Emsal Mahkeme Kararı Antalya 1. Asliye Ticaret Mahkemesi 2010/279 E. 2019/358 K. 28.05.2019 T.

Görüntülediğiniz mahkeme kararı henüz kesinleşmemiştir. Yararlı olması amacıyla eklenmiştir.

T.C.
ANTALYA
1. ASLİYE TİCARET MAHKEMESİ
ESAS NO : 2010/279 Esas
KARAR NO : 2019/358
DAVA : Alacak
DAVA TARİHİ : 18/05/2010
KARAR TARİHİ : 28/05/2019

Mahkememizde görülmekte olan Alacak davasının yapılan açık yargılaması sonunda,
GEREĞİ DÜŞÜNÜLDÜ:
Davacı vekili dava dilekçesinde özetle: Müvekkilinin … Antalya Sanayi Şubesi müşterisi olduğunu, bankada iki ayrı vadeli hesabı bulunduğunu, bir hesabında 500 bin TL’si olup diğer hesabında 183.000 TL parası olduğunu, her ay banka şubesine gelerek faizlerini deftere yazdırdığını, 13/07/2009 tarihine kadar da elinde bulunan banka cüzdanına paraların işlenmiş bulunduğunu işlemler için bankanın Sanayi Şubesi’nde görevli memur …’nin …’ya yardımcı olduğunu, 13/07/2009 tarihinde hesaptan para almak istediğinde hesabın boş olduğunu paranın çekildiğinin kendisine bildirildiğini, bu işlemleri yapan kişi olan …’nin kendisine yardımcı olduğunu bildirmiş kişiyi sorduğunda başka şubeye gittiğinin öğrenildiğini, kendisi bulunduğu zaman işlemlerin sorulduğunu, davacıya parayı çekip kullandığını ödeyeceğini bildirdiğini, şikayetçi olmaması için yalvardığını, davacıya 193.000 TL’lik senet verdiğini, müvekkilinin bu durumu o anda banka şubesine bildirmediğini, senedin günü geldiğinde ödemenin gerçekleşmediğini, ayrıca davalı …’nin tapusu kendi üzerinde olan bir dairenin satımı ile de parayı ödeyebileceğini bildirdiğini, ayrıca güvence olarak maliki olduğu daire için satış vekaleti verdiğini, 20/10/2009 tarihinde müvekkilinin bu yeri satıp parasını kurtarmak istediğinde aynı gün bu yerin 3.kişilere satıldığını öğrendiğini, müvekkilinin 23/10/2009 tarihinde … hakkında Antalya C.Savcılığına dilekçe vererek şikayette bulunduğunu, 07/12/2009 tarihinde Antalya …Noterliğinden … yevmiye numaralı ihtarname keşide edilerek, bankaya yatan paranın görevli memur tarafından zimmetine geçirilmesi nedeniyle davacı …’ya tazminen ödenmesi talebinde bulunulduğunu, bankadan gönderilen cevabi ihtarnamede “Bankamız nezdinde yapılan incelemede muhatap hesaplarında herhangi bir usulsüzlük tespit edilmemiştir…” denildiğini, istihdam eden işveren banka ve çalışanı olan davalı …’den müştereken ve müteselsilen 183.000 TL’lik paranın davacı …’ya ödenmesinie karar verilmesini talep ve dava etmiştir.

* **Görev Talimatı**:
Lütfen yukarıdaki mahkeme kararından "Emsal Mahkeme Kararı" sözleriyle açılıp "olması amacıyla eklenmiştir." sözleriyle kapanan kısmı hiçbir değişiklik yapmadan yazın.

* **Veri Bölümü**:
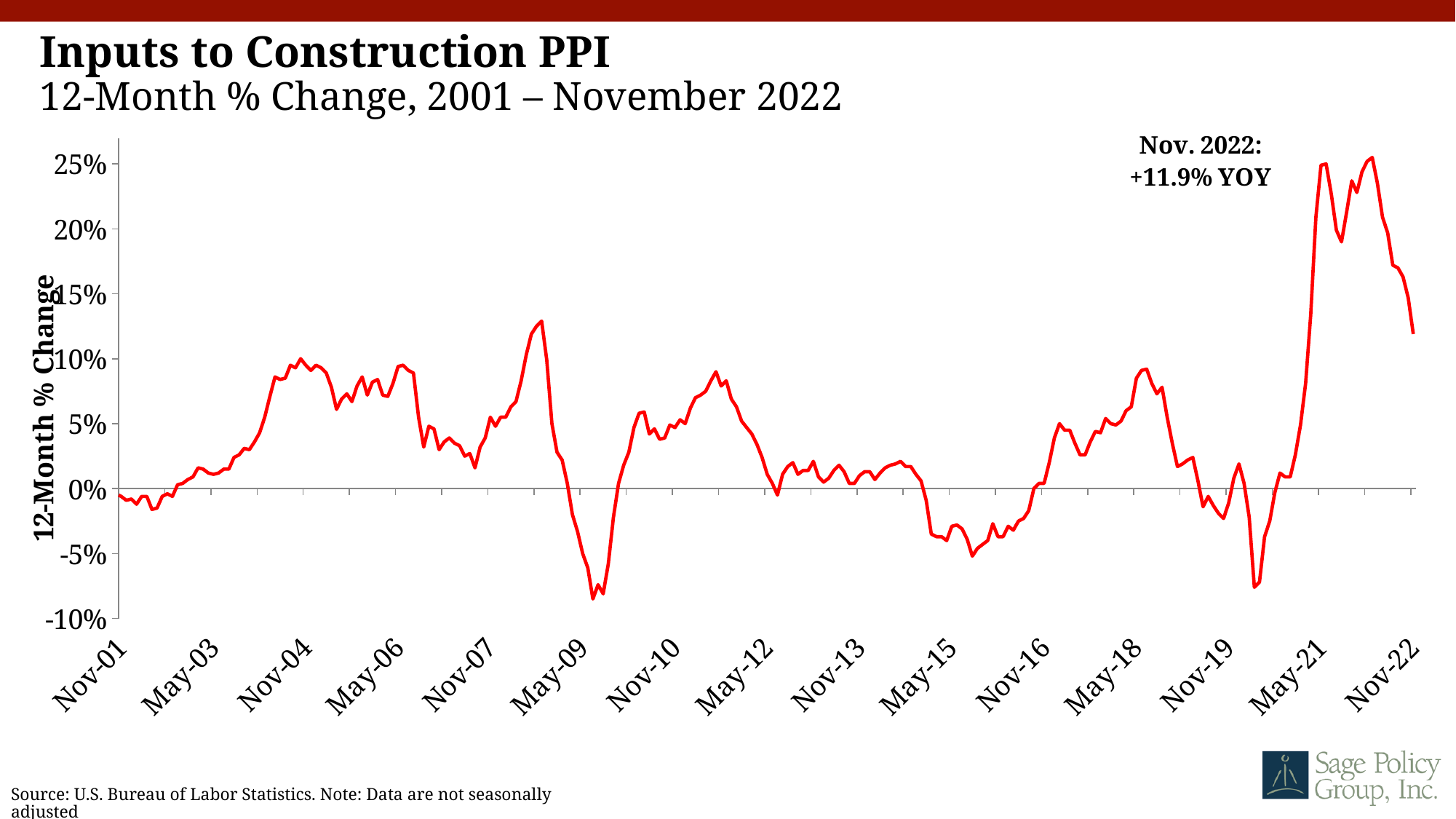
How many date labels are shown on the x axis? 15 Is the value at May-09 greater or less than 0%? less Does the line rise or fall between Nov-19 and May-21? rises What kind of chart is shown on the slide? line chart What is the 12-month % change for November 2022 shown on the chart? +11.9% YOY Is the value at May-15 greater or less than 0%? less Is the value at Nov-04 greater or less than 5%? greater Does the line rise or fall between Nov-07 and May-09? falls What is the title of the y axis? 12-Month % Change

* **Göreve Yanıt**:
Emsal Mahkeme Kararı Antalya 1. Asliye Ticaret Mahkemesi 2010/279 E. 2019/358 K. 28.05.2019 T.

Görüntülediğiniz mahkeme kararı henüz kesinleşmemiştir. Yararlı olması amacıyla eklenmiştir.